## start RAW RECORDS

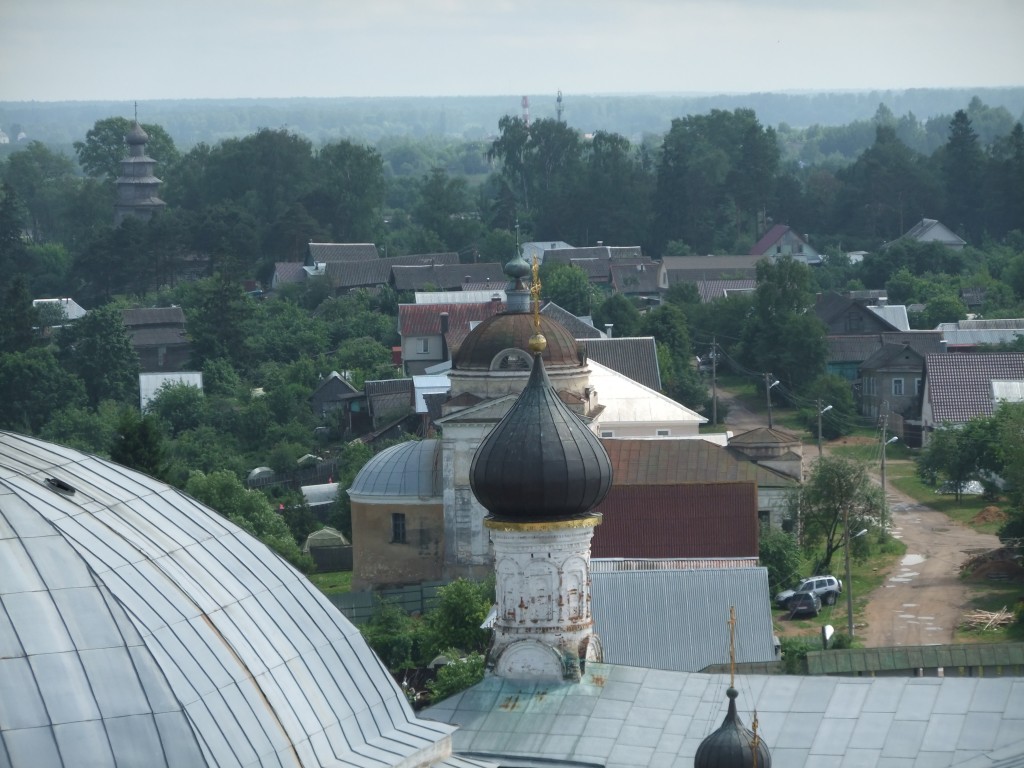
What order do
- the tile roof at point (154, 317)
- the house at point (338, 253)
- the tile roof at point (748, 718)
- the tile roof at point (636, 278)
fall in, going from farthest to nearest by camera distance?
1. the house at point (338, 253)
2. the tile roof at point (636, 278)
3. the tile roof at point (154, 317)
4. the tile roof at point (748, 718)

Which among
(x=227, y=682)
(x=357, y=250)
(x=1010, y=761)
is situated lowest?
(x=357, y=250)

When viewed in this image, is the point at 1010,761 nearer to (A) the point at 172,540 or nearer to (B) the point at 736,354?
(A) the point at 172,540

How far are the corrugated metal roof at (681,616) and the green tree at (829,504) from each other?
1010 cm

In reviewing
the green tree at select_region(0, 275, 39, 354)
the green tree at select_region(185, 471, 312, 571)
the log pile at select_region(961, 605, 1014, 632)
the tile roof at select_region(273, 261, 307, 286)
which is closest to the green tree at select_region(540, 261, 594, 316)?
the tile roof at select_region(273, 261, 307, 286)

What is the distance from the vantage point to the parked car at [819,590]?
2872cm

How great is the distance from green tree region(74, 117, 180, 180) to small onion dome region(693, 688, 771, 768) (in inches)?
3537

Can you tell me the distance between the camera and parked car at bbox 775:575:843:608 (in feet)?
94.2

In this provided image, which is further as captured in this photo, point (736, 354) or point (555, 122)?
point (555, 122)

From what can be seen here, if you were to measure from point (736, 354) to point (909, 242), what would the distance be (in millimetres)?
21349

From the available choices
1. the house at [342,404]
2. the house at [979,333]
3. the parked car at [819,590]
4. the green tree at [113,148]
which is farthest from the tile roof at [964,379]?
the green tree at [113,148]

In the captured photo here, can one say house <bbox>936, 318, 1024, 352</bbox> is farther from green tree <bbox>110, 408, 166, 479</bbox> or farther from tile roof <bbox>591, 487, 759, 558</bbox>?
green tree <bbox>110, 408, 166, 479</bbox>

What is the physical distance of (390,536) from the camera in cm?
3128

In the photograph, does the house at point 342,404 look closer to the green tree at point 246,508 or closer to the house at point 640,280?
the green tree at point 246,508

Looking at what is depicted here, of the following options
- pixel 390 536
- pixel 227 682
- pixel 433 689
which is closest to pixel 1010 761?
pixel 227 682
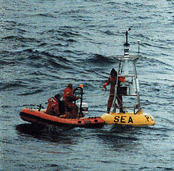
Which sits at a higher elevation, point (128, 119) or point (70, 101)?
point (70, 101)

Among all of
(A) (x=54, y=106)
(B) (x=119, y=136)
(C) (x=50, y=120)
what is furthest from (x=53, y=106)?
(B) (x=119, y=136)

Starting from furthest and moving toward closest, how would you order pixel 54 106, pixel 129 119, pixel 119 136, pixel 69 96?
pixel 69 96, pixel 129 119, pixel 54 106, pixel 119 136

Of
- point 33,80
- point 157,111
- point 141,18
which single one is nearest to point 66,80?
point 33,80

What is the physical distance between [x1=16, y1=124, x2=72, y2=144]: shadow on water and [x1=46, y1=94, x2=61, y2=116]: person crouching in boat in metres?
0.61

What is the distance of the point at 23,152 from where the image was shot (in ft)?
36.0

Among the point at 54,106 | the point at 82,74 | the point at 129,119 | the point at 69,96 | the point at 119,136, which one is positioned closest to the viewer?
the point at 119,136

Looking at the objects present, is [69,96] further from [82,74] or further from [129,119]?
[82,74]

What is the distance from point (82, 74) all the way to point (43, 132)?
33.8 ft

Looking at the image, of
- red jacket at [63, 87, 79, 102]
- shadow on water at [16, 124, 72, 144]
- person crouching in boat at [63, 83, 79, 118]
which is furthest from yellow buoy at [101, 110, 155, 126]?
shadow on water at [16, 124, 72, 144]

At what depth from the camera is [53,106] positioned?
13.8 m

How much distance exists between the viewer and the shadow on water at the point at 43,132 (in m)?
12.6

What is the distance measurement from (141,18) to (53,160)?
30668mm

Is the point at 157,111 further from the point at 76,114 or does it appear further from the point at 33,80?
the point at 33,80

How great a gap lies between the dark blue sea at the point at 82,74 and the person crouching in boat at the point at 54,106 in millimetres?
685
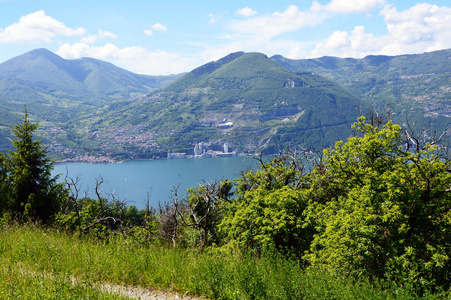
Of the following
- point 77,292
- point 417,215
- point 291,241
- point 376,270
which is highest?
point 77,292

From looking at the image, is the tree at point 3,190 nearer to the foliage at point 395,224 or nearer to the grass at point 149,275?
the grass at point 149,275

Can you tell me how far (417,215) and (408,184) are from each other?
0.87 metres

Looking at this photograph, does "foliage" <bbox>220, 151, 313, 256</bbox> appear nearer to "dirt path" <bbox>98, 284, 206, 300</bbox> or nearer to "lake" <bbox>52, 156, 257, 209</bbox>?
"dirt path" <bbox>98, 284, 206, 300</bbox>

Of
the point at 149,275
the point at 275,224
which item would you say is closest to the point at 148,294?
the point at 149,275

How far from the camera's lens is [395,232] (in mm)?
8016

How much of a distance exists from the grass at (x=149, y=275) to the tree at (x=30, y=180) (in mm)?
12008

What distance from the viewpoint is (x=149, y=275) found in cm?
423

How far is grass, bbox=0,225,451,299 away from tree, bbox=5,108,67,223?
12008mm

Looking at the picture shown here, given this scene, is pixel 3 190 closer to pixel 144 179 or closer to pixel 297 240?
pixel 297 240

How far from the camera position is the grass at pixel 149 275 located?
10.9ft

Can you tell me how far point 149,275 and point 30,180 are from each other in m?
14.7

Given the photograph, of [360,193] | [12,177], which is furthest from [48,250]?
[12,177]

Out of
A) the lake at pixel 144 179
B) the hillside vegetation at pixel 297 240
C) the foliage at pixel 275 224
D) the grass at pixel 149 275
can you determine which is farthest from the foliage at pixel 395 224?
the lake at pixel 144 179

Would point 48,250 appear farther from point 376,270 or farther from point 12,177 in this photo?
point 12,177
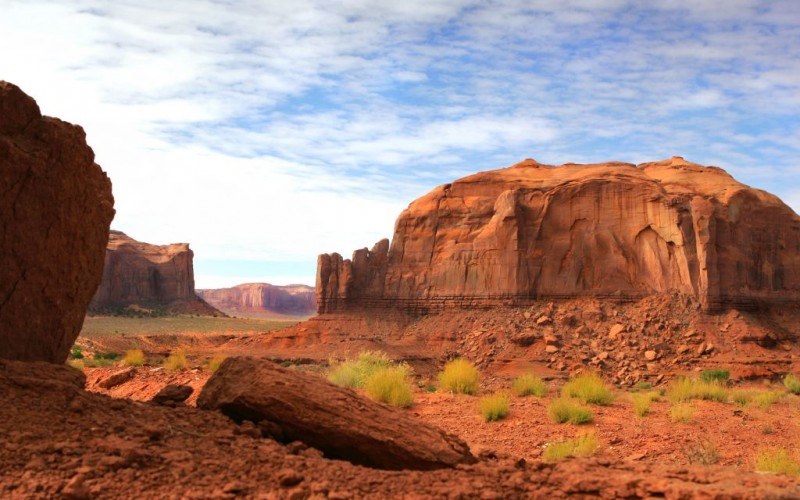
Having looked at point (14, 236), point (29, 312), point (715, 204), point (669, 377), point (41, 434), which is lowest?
point (669, 377)

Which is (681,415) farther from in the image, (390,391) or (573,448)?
(390,391)

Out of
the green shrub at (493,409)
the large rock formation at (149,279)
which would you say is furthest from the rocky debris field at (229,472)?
the large rock formation at (149,279)

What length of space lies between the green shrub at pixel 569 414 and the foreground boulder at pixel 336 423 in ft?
22.3

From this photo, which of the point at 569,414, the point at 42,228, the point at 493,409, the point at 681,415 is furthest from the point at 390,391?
the point at 42,228

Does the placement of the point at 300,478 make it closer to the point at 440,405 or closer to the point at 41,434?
the point at 41,434

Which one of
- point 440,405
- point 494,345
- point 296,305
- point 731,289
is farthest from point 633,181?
point 296,305

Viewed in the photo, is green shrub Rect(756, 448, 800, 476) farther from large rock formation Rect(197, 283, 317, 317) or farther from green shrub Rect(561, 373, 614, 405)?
Result: large rock formation Rect(197, 283, 317, 317)

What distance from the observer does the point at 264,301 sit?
184 meters

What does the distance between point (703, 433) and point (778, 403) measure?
681 centimetres

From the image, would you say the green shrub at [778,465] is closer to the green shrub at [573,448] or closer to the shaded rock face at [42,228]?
the green shrub at [573,448]

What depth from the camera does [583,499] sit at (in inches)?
216

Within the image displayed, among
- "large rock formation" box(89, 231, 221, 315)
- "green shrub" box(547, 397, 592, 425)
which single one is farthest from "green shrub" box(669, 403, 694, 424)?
"large rock formation" box(89, 231, 221, 315)

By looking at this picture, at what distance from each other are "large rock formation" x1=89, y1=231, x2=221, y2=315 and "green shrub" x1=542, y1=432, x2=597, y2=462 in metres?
83.2

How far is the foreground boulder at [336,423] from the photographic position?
6.77m
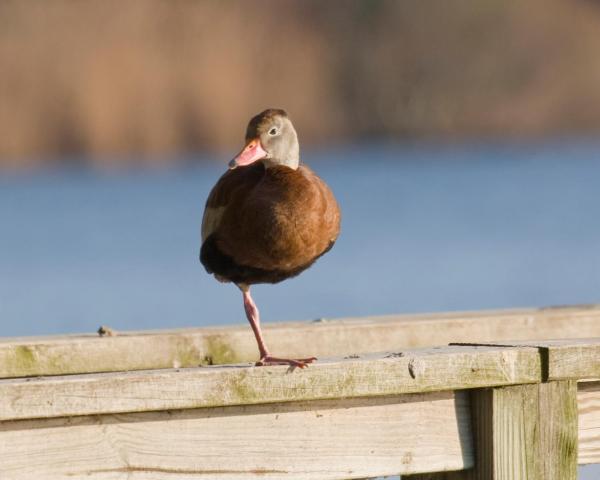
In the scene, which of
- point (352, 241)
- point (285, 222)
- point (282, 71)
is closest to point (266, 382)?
point (285, 222)

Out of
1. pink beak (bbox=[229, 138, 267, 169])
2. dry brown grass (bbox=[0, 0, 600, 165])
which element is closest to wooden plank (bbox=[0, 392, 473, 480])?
pink beak (bbox=[229, 138, 267, 169])

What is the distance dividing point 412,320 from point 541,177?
2379 cm

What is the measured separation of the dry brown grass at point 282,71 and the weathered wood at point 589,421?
763 inches

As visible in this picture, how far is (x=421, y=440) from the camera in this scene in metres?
3.14

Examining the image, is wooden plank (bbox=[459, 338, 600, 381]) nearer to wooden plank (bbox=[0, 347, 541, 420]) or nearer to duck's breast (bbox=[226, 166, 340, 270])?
wooden plank (bbox=[0, 347, 541, 420])

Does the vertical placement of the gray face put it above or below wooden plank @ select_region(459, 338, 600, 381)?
above

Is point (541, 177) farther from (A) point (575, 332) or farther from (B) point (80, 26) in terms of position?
(A) point (575, 332)

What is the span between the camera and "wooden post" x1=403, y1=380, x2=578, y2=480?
3.11 meters

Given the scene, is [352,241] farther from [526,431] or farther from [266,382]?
[266,382]

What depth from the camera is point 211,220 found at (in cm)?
467

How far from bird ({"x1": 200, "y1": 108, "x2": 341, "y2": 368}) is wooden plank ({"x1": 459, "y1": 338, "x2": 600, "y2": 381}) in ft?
4.22

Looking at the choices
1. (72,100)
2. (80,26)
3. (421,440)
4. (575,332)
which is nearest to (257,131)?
(575,332)

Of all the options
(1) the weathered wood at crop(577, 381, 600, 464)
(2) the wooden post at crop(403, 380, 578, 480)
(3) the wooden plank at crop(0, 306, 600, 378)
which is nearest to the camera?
(2) the wooden post at crop(403, 380, 578, 480)

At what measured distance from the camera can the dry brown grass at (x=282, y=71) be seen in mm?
23281
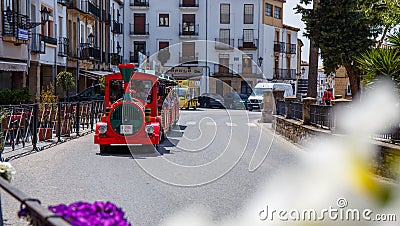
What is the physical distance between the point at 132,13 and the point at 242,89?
13.5m

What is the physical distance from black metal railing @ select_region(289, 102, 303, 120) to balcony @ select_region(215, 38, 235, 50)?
120 ft

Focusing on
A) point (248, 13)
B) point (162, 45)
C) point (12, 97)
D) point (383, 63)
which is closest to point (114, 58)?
point (162, 45)

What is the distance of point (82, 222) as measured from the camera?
78.2 inches

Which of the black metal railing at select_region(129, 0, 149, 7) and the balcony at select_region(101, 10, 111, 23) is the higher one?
the black metal railing at select_region(129, 0, 149, 7)

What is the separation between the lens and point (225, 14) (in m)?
61.1

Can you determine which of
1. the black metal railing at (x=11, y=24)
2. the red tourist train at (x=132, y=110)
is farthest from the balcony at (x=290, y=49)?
the red tourist train at (x=132, y=110)

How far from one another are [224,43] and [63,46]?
1058 inches

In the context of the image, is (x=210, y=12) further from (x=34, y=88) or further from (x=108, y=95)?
(x=108, y=95)

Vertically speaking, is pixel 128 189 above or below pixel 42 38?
below

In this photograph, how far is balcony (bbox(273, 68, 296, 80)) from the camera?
204 feet

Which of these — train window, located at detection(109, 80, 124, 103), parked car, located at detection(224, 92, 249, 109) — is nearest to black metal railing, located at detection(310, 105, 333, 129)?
train window, located at detection(109, 80, 124, 103)

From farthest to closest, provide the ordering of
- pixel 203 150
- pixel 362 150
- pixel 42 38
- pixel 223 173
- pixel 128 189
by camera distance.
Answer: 1. pixel 42 38
2. pixel 203 150
3. pixel 223 173
4. pixel 128 189
5. pixel 362 150

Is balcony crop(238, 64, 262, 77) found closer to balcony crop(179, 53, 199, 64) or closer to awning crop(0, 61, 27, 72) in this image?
balcony crop(179, 53, 199, 64)

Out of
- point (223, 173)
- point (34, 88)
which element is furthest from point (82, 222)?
point (34, 88)
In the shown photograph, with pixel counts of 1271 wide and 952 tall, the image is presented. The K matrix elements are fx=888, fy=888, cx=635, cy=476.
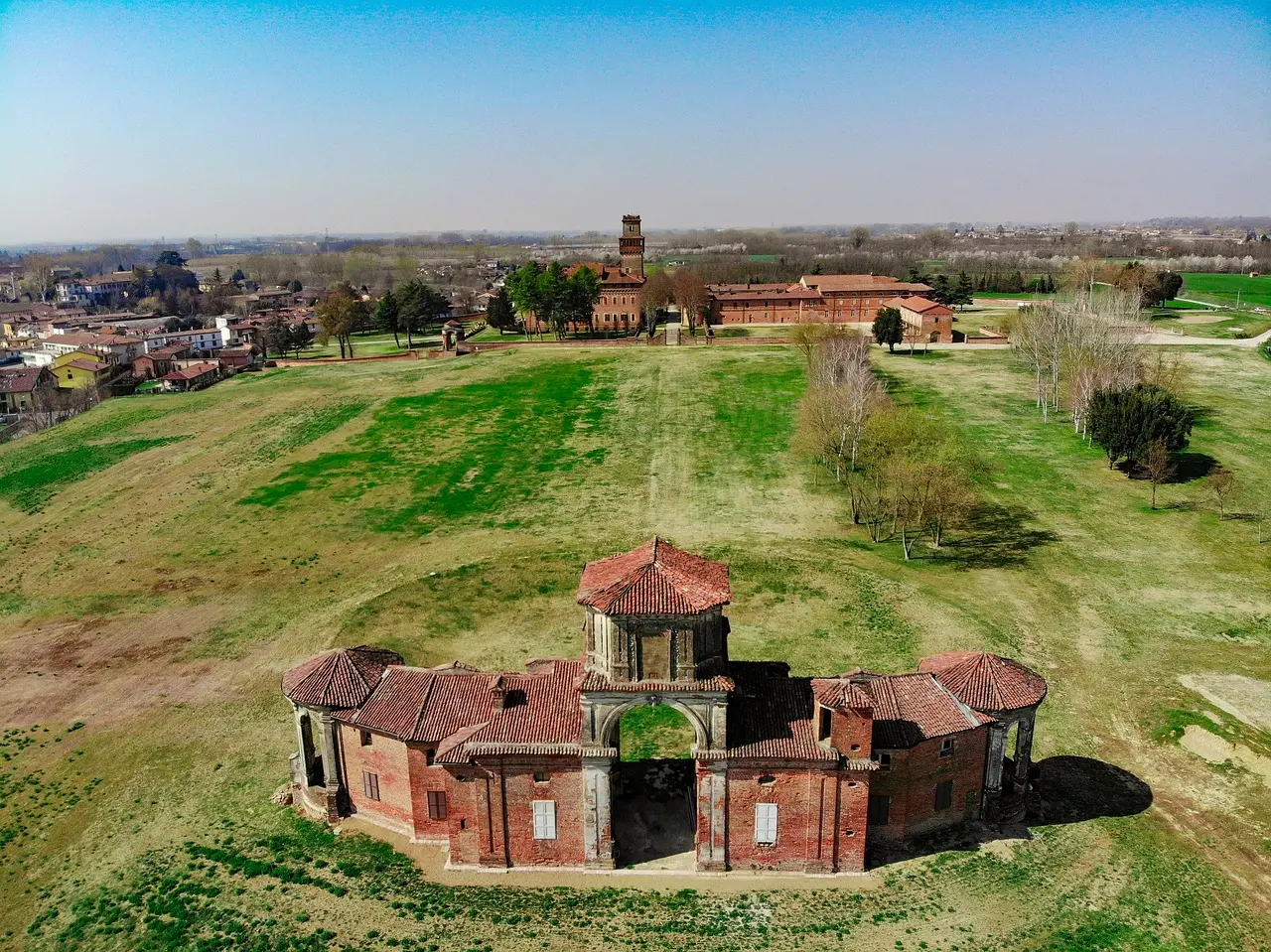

## end RAW RECORDS

### GIVEN REQUEST
How many lines in the rows above contain the string "roof"? Case counts. Reply with the number only.

### RESULT OF THIS EXERCISE
11